Apia/Bridgetown/Londres. Quinze gouvernements des Caraïbes souhaitent que le Royaume-Uni paie des réparations pour la traite transatlantique des esclaves durant l’ère coloniale. Dix États des Caraïbes soulèveront cette demande lors du sommet du Commonwealth des Nations qui s’ouvre aujourd’hui. 56 États se réunissent dans l’État insulaire du Pacifique, Samoa.
Les États des Caraïbes avaient déjà annoncé leurs demandes de réparations à l’Assemblée générale des Nations Unies fin septembre. La Première ministre de la Barbade, Mia Amor Mottley, a annoncé que son pays mènerait une action conjointe avec les États de la Communauté des Caraïbes (Caricom). Elle a appelé à « la déclaration immédiate d’une deuxième décennie des Nations Unies pour aborder les réparations pour l’esclavage et le colonialisme » dans le cadre d’une « réinitialisation mondiale ».
Plus tôt ce mois-ci, Mottley a rencontré le roi Charles III à Londres. ensemble pour mener des discussions préparatoires à la réunion du Commonwealth. Le Commonwealth des Nations est une association lâche d’États souverains fondée en 1931 et issue des vestiges de l’empire colonial britannique. Sur les 56 États membres, tous sauf quatre sont d’anciennes colonies du Royaume-Uni. Le Premier ministre a félicité le roi britannique devant les médias pour avoir déclaré il y a deux ans que l’esclavage était une « question dont le moment était venu ».
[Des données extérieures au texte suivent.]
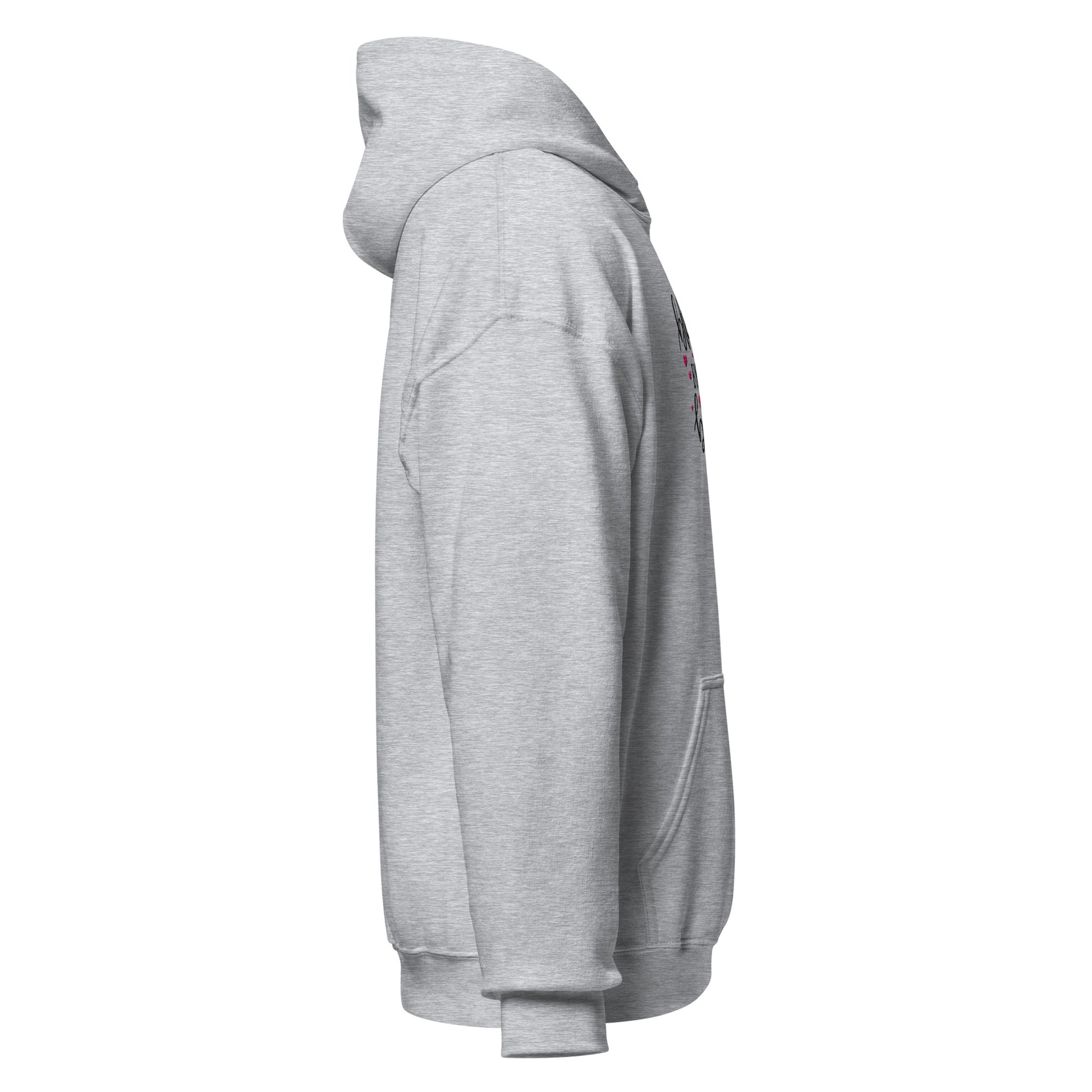 Blessed by the Best embroidered sport grey women's hoodie by The Avielle
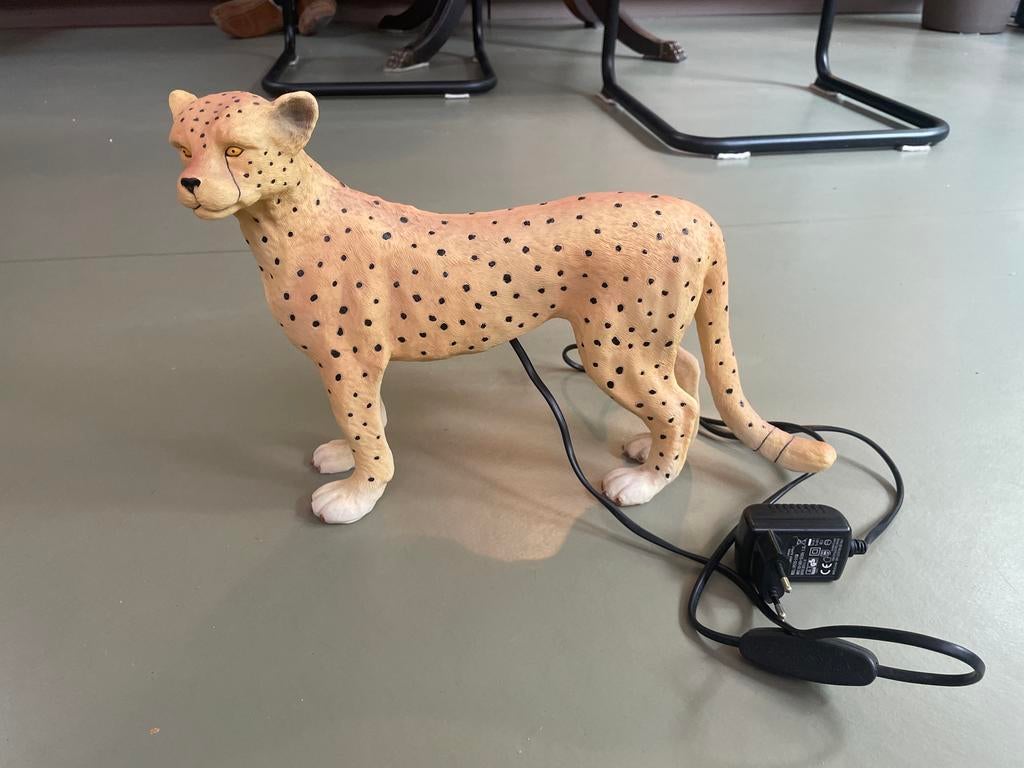 Unieke Cheeta Lamp - Sfeervolle Verlichting, Ophalen of Verzenden, Zo goed als nieuw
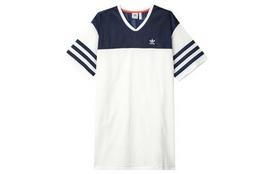 Adidas SS24 Short-Sleeved Dresses Women's White/Dark Indigo IS2348 XS balta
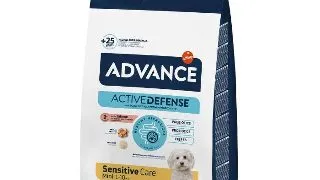 Hrana uscata pentru caini Advance Sensitive Care Mini, Somon, 7 kg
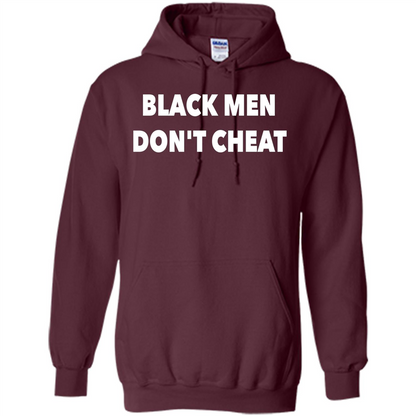 Black Men Dont Cheat T-shirt Maroon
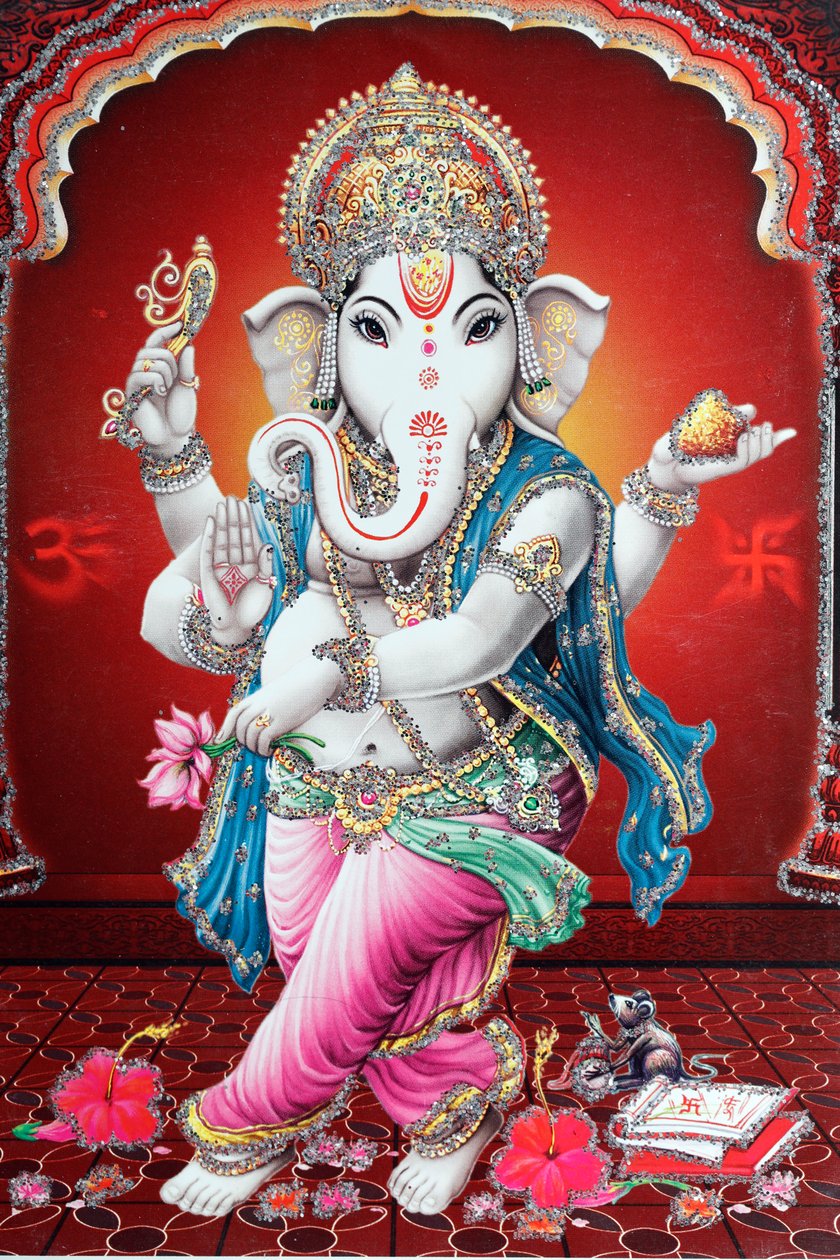 Ganesha lub Ganapati: hinduski bóg z głową słonia. autorstwa . .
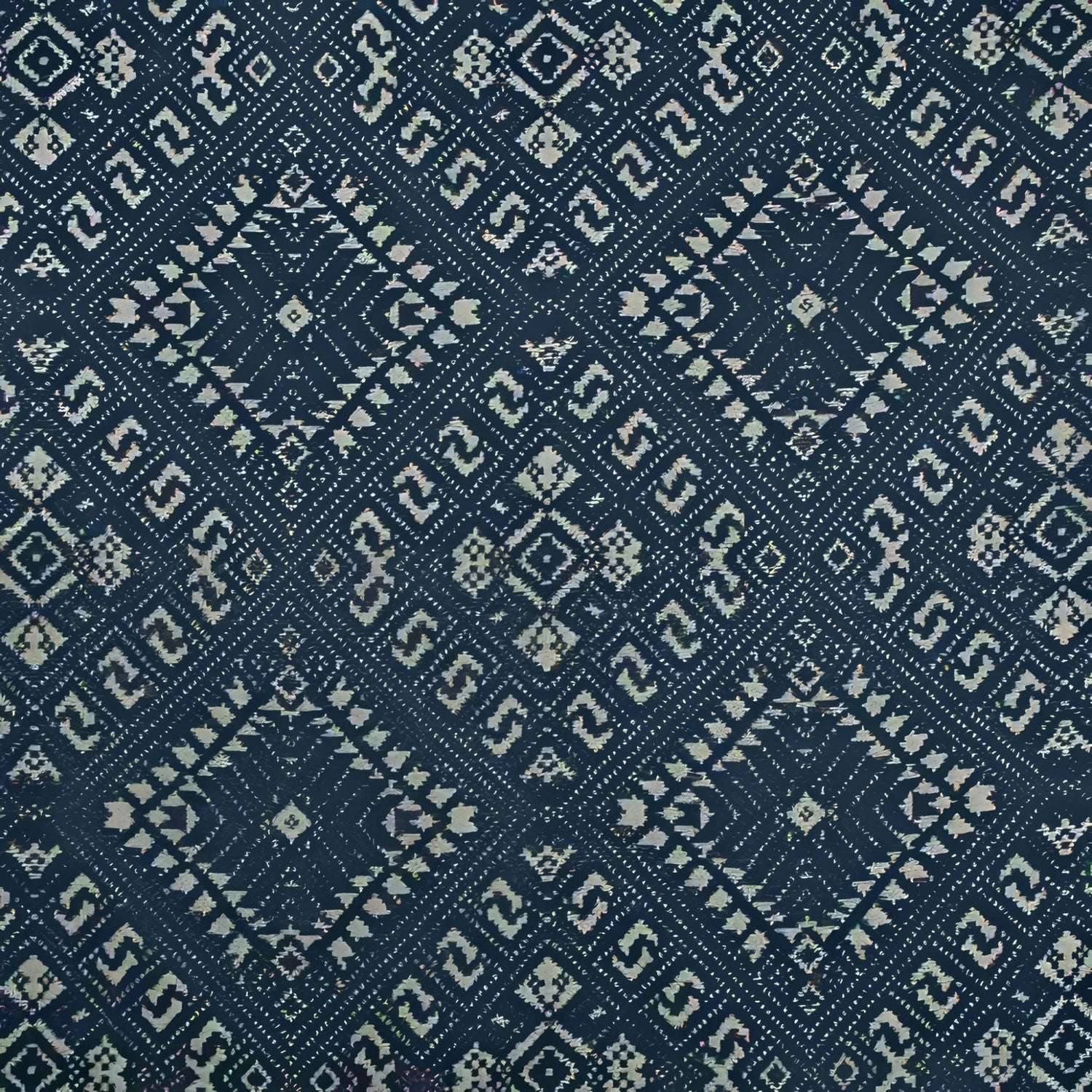 Kravet Sunbrella Penang Indigo 34875 - 50 Oceania Indoor Outdoor Collection Upholstery Fabric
Le Premier ministre de Trinité-et-Tobago, Dr. Keith Rowley, lors d’une célébration de l’émancipation de l’esclavage en été. Rowley a annoncé que les « dirigeants caribéens » aux Samoa « parleront au Commonwealth d’une seule voix ». S’adressant à Londres, il a déclaré : « Il existe un certain pays avec un nouveau roi et un gouvernement travailliste doté d’un mandat exceptionnel. »
Le nouveau gouvernement travailliste britannique a jusqu’à présent adopté une position négative à l’égard de ces revendications et suit ainsi la voie des gouvernements conservateurs précédents. Le porte-parole du Premier ministre Keir Starmer a déclaré : « Pour être clair, les réparations ne sont pas à l’ordre du jour de la réunion des chefs d’État et de gouvernement du Commonwealth. Deuxièmement, la position du gouvernement sur cette question n’a pas changé. Nous ne payons pas de réparations.
Starmer et le roi Charles III, qui devraient tous deux se rencontrer aux Samoa, risquent d’entrer en conflit avec d’autres États membres. Le successeur de la secrétaire générale anglo-dominicaine Patricia Scotland sera élu lors de la réunion du Commonwealth. Les candidats à la succession de la Gambie, du Ghana et du Lesotho ont tous déclaré leur soutien aux demandes de réparations des États des Caraïbes.
Contrairement au gouvernement britannique, certaines institutions du Royaume-Uni ont déjà entamé des démarches pour remédier à leur implication dans l’esclavage. L’Église d’Angleterre s’est engagée à créer un fonds d’un milliard de livres sterling. Le journal de gauche The Guardian a présenté ses excuses pour son implication dans la traite négrière au début du XIXe siècle et a annoncé un programme de réparations d’une valeur de plus de 10 millions de livres sterling.
Les estimations du montant total possible de réparations légitimes demandées pour la participation britannique à la traite transatlantique des esclaves vont de 206 milliards de livres (environ 247 milliards d’euros) à 19 000 milliards de livres (environ 22 800 milliards d’euros). Ce dernier chiffre a été cité l’année dernière par le juge de l’ONU Patrick Robinson, qui l’a qualifié de « sous-estimation » des dégâts causés par la traite négrière.
Les demandes de réparations surviennent à un moment où le sentiment républicain grandit dans les Caraïbes. La Barbade s’est déclarée république en 2021. Auparavant, le chef de l’État du Royaume-Uni, alors reine Elizabeth II, était également chef d’État du pays des Caraïbes. La Jamaïque souhaite franchir la même étape l’année prochaine.
Le président vénézuélien Nicolás Maduro a également soutenu les demandes de réparation des États des Caraïbes. Dans le même temps, il a annoncé qu’il formulerait bientôt des exigences similaires à l’Espagne « pour le vol et le pillage de nos pays ».